PROBLEM REQUIREMENTS:
Of the lines below, write out exactly those from the line with "[volunteer wildlife ID]" through the line with "common name: stump-tailed macaque", both included, and skip the rest.

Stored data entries
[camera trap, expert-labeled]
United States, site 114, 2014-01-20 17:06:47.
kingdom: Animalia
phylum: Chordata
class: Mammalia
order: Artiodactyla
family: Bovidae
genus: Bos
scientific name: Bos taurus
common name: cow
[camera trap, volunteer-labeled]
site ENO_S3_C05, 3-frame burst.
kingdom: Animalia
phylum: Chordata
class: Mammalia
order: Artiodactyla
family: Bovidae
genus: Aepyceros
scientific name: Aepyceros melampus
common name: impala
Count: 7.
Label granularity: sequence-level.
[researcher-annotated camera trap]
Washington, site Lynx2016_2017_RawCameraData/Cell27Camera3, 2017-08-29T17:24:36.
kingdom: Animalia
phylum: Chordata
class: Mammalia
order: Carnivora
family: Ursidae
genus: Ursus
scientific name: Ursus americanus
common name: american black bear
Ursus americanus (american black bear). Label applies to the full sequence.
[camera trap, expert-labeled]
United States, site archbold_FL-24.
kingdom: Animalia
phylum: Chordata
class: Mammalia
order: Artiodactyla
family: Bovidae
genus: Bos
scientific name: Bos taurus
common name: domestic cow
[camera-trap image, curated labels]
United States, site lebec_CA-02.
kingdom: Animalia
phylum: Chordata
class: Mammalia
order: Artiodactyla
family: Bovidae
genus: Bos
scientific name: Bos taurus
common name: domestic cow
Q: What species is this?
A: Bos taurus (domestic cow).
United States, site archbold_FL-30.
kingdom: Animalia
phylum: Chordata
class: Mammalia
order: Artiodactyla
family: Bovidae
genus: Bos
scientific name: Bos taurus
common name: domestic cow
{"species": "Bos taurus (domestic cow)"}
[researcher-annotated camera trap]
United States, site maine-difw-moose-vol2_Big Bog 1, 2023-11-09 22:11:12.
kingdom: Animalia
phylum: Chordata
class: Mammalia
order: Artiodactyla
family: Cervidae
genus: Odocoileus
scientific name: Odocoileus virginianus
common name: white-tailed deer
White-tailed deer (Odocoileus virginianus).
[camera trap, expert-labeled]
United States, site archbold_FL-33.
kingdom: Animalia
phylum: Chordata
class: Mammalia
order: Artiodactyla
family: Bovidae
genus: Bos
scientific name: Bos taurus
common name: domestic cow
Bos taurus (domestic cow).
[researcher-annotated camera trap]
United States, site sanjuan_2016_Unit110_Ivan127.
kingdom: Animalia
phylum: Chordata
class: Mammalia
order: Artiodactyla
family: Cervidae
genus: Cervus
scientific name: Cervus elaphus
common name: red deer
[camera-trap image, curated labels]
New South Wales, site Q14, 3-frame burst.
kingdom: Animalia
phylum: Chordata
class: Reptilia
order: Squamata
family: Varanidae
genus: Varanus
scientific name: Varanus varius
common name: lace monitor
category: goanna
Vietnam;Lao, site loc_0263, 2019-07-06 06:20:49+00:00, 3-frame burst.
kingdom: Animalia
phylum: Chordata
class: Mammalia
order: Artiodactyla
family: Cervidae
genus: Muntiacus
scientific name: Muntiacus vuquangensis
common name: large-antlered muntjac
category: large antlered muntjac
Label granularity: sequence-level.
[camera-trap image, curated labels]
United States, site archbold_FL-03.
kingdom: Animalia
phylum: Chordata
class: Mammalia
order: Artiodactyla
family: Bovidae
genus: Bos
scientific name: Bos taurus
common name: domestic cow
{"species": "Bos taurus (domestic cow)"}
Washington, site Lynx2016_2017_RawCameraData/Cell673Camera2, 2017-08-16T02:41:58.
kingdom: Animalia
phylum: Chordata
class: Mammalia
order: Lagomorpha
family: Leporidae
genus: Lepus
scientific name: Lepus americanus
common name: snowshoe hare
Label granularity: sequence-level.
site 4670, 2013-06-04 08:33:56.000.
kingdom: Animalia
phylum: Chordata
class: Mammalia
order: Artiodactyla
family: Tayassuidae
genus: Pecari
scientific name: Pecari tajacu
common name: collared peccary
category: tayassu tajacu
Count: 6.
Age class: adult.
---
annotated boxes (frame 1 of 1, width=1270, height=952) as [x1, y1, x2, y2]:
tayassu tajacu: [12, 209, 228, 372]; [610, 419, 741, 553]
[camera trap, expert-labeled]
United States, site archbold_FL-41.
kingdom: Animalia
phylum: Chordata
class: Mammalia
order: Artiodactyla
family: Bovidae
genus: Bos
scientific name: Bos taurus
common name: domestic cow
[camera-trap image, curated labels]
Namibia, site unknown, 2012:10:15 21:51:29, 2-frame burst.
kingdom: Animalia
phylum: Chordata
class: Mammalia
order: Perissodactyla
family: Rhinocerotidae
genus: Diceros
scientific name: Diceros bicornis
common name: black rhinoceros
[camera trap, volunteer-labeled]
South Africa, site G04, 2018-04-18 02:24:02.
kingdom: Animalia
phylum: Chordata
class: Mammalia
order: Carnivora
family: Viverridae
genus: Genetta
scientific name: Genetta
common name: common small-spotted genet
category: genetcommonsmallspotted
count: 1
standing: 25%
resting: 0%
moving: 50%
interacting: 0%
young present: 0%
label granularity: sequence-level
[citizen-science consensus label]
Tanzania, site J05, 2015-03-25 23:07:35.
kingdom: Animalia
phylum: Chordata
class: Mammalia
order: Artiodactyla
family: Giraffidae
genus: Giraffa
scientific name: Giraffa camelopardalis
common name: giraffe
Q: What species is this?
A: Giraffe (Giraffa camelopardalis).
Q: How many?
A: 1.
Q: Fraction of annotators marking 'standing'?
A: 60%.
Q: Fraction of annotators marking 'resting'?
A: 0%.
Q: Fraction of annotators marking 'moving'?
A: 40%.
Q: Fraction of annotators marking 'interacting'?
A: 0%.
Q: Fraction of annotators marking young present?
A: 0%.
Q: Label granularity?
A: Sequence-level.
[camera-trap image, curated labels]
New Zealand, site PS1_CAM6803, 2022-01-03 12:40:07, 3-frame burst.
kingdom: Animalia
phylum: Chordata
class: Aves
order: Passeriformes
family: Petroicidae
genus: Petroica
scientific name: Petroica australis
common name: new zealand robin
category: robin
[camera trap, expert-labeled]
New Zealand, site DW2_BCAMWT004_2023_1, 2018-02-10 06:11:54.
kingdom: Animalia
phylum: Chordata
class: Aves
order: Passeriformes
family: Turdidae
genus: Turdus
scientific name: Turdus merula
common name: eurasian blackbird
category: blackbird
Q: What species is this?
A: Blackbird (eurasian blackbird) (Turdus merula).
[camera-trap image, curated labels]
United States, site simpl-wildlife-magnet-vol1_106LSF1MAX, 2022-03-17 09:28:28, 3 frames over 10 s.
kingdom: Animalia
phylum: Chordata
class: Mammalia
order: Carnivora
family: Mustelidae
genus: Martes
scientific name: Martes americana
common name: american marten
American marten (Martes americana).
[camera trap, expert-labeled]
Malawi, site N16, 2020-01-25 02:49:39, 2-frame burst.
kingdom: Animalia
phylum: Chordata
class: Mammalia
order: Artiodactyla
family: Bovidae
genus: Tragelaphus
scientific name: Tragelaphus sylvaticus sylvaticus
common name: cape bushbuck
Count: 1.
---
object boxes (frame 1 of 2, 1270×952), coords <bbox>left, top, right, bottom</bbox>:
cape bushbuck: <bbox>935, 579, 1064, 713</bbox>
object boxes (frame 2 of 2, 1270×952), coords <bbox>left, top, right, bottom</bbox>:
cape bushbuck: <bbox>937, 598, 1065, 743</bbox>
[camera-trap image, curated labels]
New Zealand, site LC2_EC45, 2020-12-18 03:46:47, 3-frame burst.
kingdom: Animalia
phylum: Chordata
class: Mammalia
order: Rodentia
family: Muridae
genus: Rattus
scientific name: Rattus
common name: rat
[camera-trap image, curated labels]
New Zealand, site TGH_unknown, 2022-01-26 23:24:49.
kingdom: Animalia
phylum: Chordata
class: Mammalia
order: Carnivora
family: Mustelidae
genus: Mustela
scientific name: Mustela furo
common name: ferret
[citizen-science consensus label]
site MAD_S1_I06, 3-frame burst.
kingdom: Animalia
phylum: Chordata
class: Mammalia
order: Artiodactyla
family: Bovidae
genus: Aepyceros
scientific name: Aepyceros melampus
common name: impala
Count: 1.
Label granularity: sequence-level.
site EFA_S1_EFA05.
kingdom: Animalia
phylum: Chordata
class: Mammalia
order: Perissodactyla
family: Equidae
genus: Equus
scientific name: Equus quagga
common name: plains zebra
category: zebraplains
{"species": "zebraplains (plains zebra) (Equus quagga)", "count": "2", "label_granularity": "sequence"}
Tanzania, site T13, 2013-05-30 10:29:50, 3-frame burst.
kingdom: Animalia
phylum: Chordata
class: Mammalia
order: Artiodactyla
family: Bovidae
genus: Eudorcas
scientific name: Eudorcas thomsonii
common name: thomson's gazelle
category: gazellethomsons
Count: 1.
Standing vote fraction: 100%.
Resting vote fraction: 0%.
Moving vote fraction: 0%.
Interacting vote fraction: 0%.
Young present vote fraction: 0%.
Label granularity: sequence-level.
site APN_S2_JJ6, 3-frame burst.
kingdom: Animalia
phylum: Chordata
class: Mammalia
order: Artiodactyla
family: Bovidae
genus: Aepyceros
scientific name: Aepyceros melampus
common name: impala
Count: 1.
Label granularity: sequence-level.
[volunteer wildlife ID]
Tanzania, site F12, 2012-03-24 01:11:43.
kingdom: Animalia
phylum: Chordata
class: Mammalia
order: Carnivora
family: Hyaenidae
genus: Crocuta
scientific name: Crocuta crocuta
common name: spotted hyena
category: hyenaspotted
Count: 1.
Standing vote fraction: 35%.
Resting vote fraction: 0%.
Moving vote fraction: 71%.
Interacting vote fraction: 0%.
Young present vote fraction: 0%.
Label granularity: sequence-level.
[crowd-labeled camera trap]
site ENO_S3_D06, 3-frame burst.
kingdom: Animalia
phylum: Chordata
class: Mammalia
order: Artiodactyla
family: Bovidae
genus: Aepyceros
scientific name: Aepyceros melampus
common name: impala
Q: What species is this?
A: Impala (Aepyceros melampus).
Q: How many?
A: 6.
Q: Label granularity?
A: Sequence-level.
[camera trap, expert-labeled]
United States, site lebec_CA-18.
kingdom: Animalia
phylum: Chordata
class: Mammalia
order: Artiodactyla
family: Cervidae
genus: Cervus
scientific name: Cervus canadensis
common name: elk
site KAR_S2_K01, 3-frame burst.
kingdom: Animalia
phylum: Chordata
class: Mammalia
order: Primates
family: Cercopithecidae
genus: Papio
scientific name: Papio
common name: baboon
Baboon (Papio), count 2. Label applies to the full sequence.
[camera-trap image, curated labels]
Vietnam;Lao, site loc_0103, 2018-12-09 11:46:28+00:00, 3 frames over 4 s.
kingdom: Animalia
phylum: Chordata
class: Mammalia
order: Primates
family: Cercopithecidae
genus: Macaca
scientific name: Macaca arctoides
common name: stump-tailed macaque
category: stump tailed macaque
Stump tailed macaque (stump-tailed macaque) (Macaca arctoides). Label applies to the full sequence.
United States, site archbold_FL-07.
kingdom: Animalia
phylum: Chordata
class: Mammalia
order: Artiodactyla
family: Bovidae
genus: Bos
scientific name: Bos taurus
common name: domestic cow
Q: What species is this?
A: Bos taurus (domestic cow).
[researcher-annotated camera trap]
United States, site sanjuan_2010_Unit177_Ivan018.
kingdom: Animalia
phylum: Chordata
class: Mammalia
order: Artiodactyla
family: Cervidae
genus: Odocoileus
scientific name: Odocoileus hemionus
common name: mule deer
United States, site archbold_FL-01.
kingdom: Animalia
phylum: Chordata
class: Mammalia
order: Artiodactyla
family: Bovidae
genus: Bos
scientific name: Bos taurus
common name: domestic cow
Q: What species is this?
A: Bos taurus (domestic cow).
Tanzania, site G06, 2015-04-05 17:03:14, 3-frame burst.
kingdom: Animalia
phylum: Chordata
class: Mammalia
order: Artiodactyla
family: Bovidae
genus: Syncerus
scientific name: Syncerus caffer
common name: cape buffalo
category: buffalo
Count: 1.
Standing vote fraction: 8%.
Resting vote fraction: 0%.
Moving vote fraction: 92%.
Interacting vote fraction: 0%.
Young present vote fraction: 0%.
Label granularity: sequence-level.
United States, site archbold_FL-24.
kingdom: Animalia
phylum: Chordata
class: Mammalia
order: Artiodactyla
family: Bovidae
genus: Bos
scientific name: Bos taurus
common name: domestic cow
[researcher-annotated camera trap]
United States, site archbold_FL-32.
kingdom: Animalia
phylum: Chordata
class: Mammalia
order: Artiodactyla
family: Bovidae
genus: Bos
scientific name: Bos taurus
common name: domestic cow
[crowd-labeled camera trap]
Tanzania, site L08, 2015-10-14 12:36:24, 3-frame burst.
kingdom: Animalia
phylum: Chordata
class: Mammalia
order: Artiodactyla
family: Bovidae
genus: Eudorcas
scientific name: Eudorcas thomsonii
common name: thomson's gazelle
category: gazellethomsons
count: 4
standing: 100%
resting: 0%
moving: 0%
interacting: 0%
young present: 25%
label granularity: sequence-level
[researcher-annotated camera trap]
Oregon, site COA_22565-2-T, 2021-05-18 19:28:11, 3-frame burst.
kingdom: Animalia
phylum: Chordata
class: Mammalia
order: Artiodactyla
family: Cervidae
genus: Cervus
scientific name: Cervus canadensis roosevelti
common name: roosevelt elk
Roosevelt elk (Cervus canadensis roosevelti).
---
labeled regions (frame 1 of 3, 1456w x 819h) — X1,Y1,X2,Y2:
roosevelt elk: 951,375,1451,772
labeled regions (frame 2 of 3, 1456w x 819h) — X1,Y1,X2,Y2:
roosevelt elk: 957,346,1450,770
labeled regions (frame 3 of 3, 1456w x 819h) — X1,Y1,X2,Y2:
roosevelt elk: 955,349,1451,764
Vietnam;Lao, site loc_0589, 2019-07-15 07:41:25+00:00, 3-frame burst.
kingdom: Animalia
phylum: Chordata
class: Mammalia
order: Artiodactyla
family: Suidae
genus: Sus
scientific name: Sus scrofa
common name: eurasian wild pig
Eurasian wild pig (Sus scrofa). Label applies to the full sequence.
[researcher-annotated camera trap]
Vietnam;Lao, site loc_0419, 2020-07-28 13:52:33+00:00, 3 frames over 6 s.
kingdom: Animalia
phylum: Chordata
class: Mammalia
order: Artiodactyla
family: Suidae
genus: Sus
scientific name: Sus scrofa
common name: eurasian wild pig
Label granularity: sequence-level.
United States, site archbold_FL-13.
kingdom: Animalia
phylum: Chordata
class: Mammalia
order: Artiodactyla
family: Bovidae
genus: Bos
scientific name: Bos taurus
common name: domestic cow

ANSWER:
[volunteer wildlife ID]
Tanzania, site F12, 2012-03-24 01:11:43.
kingdom: Animalia
phylum: Chordata
class: Mammalia
order: Carnivora
family: Hyaenidae
genus: Crocuta
scientific name: Crocuta crocuta
common name: spotted hyena
category: hyenaspotted
Count: 1.
Standing vote fraction: 35%.
Resting vote fraction: 0%.
Moving vote fraction: 71%.
Interacting vote fraction: 0%.
Young present vote fraction: 0%.
Label granularity: sequence-level.
[crowd-labeled camera trap]
site ENO_S3_D06, 3-frame burst.
kingdom: Animalia
phylum: Chordata
class: Mammalia
order: Artiodactyla
family: Bovidae
genus: Aepyceros
scientific name: Aepyceros melampus
common name: impala
Q: What species is this?
A: Impala (Aepyceros melampus).
Q: How many?
A: 6.
Q: Label granularity?
A: Sequence-level.
[camera trap, expert-labeled]
United States, site lebec_CA-18.
kingdom: Animalia
phylum: Chordata
class: Mammalia
order: Artiodactyla
family: Cervidae
genus: Cervus
scientific name: Cervus canadensis
common name: elk
site KAR_S2_K01, 3-frame burst.
kingdom: Animalia
phylum: Chordata
class: Mammalia
order: Primates
family: Cercopithecidae
genus: Papio
scientific name: Papio
common name: baboon
Baboon (Papio), count 2. Label applies to the full sequence.
[camera-trap image, curated labels]
Vietnam;Lao, site loc_0103, 2018-12-09 11:46:28+00:00, 3 frames over 4 s.
kingdom: Animalia
phylum: Chordata
class: Mammalia
order: Primates
family: Cercopithecidae
genus: Macaca
scientific name: Macaca arctoides
common name: stump-tailed macaque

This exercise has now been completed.